What to do:
Take the material below and retype it in full; pictures are left out.

Input for this task:

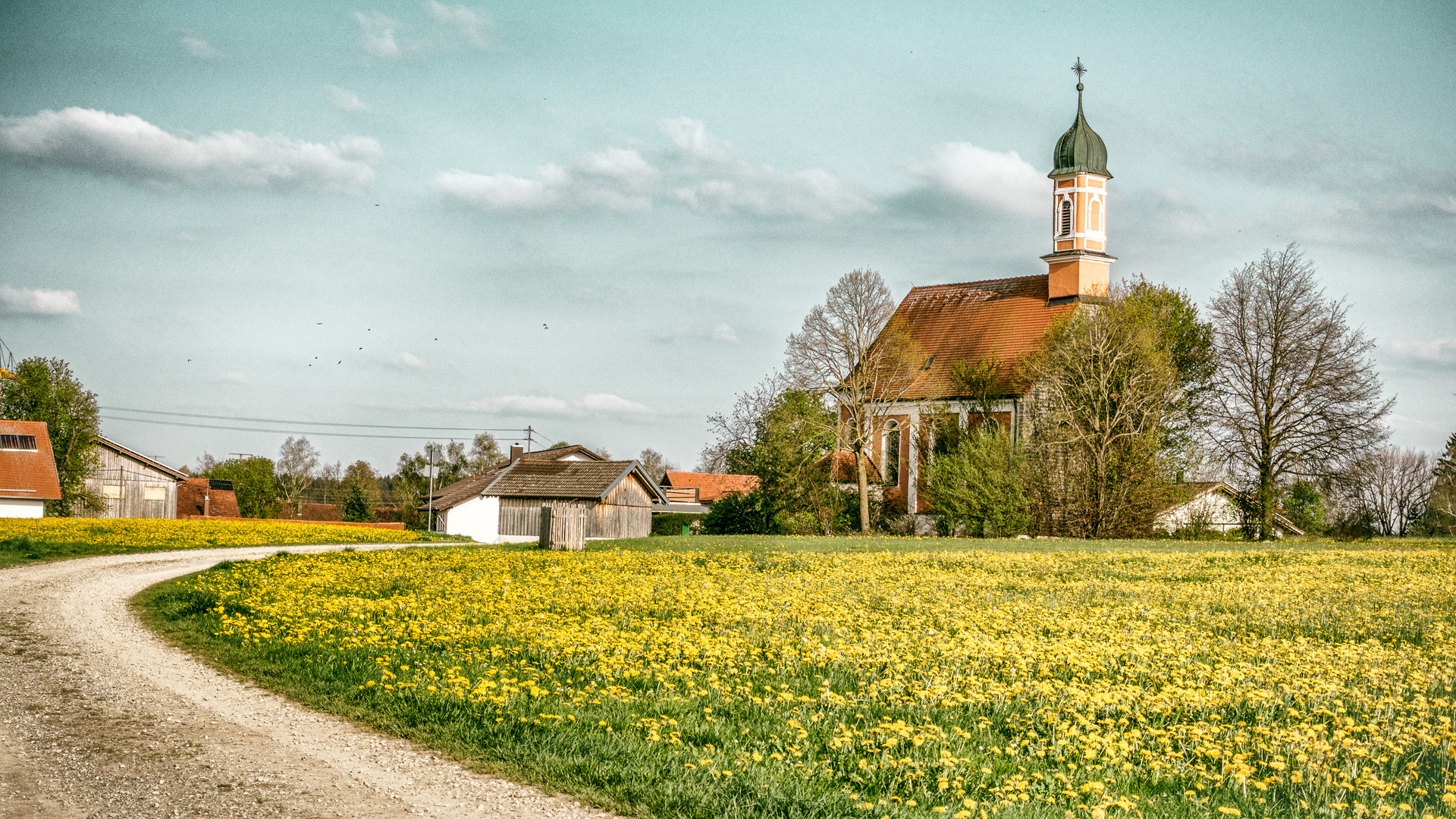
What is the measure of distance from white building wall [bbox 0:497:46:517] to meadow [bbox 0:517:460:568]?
47.5ft

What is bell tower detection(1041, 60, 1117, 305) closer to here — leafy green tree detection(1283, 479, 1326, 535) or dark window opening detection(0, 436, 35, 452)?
leafy green tree detection(1283, 479, 1326, 535)

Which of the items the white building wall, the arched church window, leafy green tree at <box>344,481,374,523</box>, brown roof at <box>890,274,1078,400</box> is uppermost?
brown roof at <box>890,274,1078,400</box>

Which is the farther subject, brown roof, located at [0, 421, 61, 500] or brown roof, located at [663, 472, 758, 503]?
brown roof, located at [663, 472, 758, 503]

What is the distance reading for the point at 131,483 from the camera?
2391 inches

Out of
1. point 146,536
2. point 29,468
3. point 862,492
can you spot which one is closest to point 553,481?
point 862,492

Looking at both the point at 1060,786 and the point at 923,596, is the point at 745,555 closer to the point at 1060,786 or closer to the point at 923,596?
the point at 923,596

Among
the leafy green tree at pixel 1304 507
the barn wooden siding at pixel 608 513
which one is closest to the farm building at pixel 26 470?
the barn wooden siding at pixel 608 513

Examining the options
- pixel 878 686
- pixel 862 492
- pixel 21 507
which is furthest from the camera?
pixel 21 507

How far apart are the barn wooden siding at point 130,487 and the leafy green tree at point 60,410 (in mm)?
477

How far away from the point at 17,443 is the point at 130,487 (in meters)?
7.34

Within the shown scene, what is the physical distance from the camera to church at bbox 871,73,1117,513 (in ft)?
168

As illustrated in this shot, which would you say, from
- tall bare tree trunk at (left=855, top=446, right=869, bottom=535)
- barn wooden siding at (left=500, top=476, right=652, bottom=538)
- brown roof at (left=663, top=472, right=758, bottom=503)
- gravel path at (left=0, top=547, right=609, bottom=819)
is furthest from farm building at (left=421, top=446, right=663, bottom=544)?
gravel path at (left=0, top=547, right=609, bottom=819)

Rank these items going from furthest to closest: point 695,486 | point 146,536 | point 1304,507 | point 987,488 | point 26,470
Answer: point 695,486 → point 26,470 → point 1304,507 → point 987,488 → point 146,536

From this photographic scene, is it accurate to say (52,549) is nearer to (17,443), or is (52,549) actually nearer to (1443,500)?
(17,443)
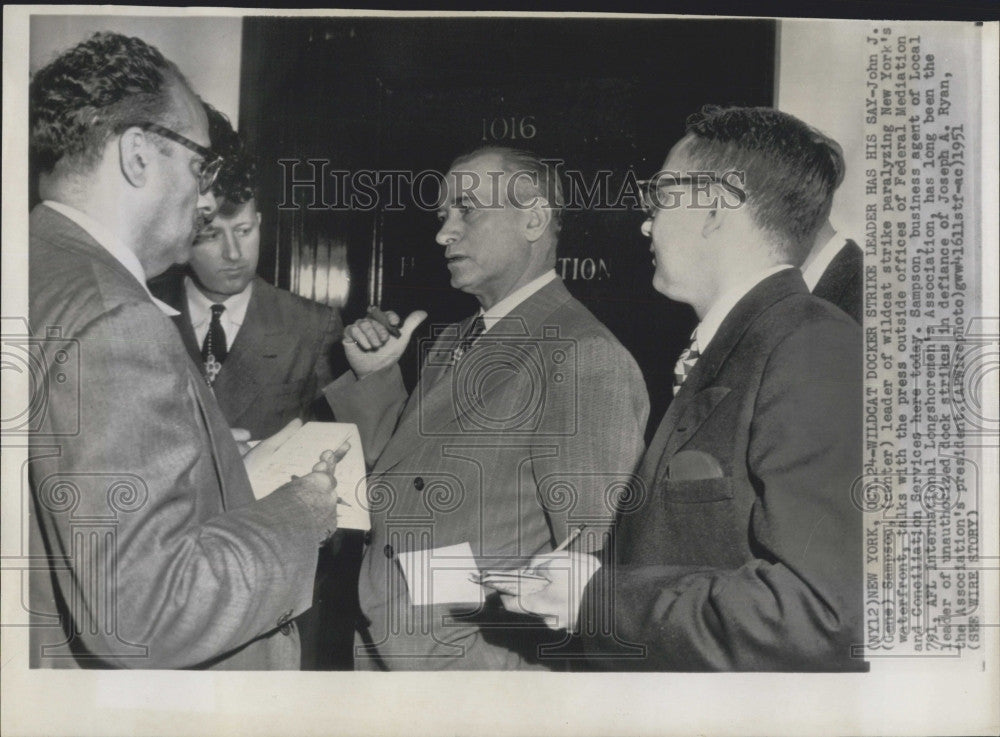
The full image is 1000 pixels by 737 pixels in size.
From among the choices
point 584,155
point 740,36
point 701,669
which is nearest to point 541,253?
point 584,155

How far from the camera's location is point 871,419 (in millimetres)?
3293

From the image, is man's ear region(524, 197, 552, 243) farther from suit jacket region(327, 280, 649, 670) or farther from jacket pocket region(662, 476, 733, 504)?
jacket pocket region(662, 476, 733, 504)

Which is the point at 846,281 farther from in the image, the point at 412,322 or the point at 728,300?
the point at 412,322

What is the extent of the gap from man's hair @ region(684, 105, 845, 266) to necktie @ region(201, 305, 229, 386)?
5.36 ft

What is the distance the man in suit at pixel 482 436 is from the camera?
10.5ft

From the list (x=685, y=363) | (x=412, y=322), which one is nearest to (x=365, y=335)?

Exercise solution:
What is the measure of distance from white building wall [bbox 0:497:46:517] to meadow [bbox 0:517:460:568]?
47.5ft

What is bell tower detection(1041, 60, 1117, 305) closer to here — leafy green tree detection(1283, 479, 1326, 535) or dark window opening detection(0, 436, 35, 452)?
leafy green tree detection(1283, 479, 1326, 535)

Which of the items the white building wall, the arched church window, leafy green tree at <box>344,481,374,523</box>, brown roof at <box>890,274,1078,400</box> is uppermost?
brown roof at <box>890,274,1078,400</box>

Which is the farther subject, brown roof, located at [0, 421, 61, 500] or brown roof, located at [663, 472, 758, 503]?
brown roof, located at [663, 472, 758, 503]

What is the distance reading for the point at 131,483 from the camera?
2391 inches

Out of
1. point 146,536
2. point 29,468
3. point 862,492
can you spot which one is closest to point 553,481?
point 862,492

Looking at both the point at 1060,786 and the point at 923,596, is the point at 745,555 closer to the point at 1060,786 or closer to the point at 923,596?
the point at 923,596

Among
the leafy green tree at pixel 1304 507
the barn wooden siding at pixel 608 513
which one is closest to the farm building at pixel 26 470?
the barn wooden siding at pixel 608 513

Examining the options
- pixel 878 686
- pixel 862 492
- pixel 21 507
which is furthest from the camera?
pixel 21 507

How far apart are the barn wooden siding at point 130,487 and the leafy green tree at point 60,410 (in mm)?
477

How far away from the point at 17,443 is the point at 130,487 (in meters)?
7.34

Within the shown scene, what is the physical distance from the camera to church at bbox 871,73,1117,513 (in ft)?
168

As illustrated in this shot, which would you say, from
- tall bare tree trunk at (left=855, top=446, right=869, bottom=535)
- barn wooden siding at (left=500, top=476, right=652, bottom=538)
- brown roof at (left=663, top=472, right=758, bottom=503)
- gravel path at (left=0, top=547, right=609, bottom=819)
is furthest from farm building at (left=421, top=446, right=663, bottom=544)?
gravel path at (left=0, top=547, right=609, bottom=819)

Rank these items going from furthest to closest: point 695,486 | point 146,536 | point 1304,507 | point 987,488 | point 26,470
Answer: point 695,486 → point 26,470 → point 1304,507 → point 987,488 → point 146,536

From this photographic scene, is it accurate to say (52,549) is nearer to (17,443), or is (52,549) actually nearer to (1443,500)?
(17,443)
The full image is 1000 pixels by 737 pixels in size.
From among the choices
point 584,155
point 740,36
point 701,669
which is nearest to point 541,253?
point 584,155

How far from the camera's location is point 871,419 (in millimetres)?
3293

From the image, is man's ear region(524, 197, 552, 243) farther from suit jacket region(327, 280, 649, 670) or farther from jacket pocket region(662, 476, 733, 504)?
jacket pocket region(662, 476, 733, 504)

Which is the point at 846,281 farther from in the image, the point at 412,322 or the point at 728,300?
the point at 412,322

What is the extent of the gap from man's hair @ region(684, 105, 845, 266) to necktie @ region(201, 305, 229, 386)?
5.36 ft

What is the distance the man in suit at pixel 482 436 is from the camera?
10.5ft

From the list (x=685, y=363) | (x=412, y=322), which one is nearest to (x=365, y=335)?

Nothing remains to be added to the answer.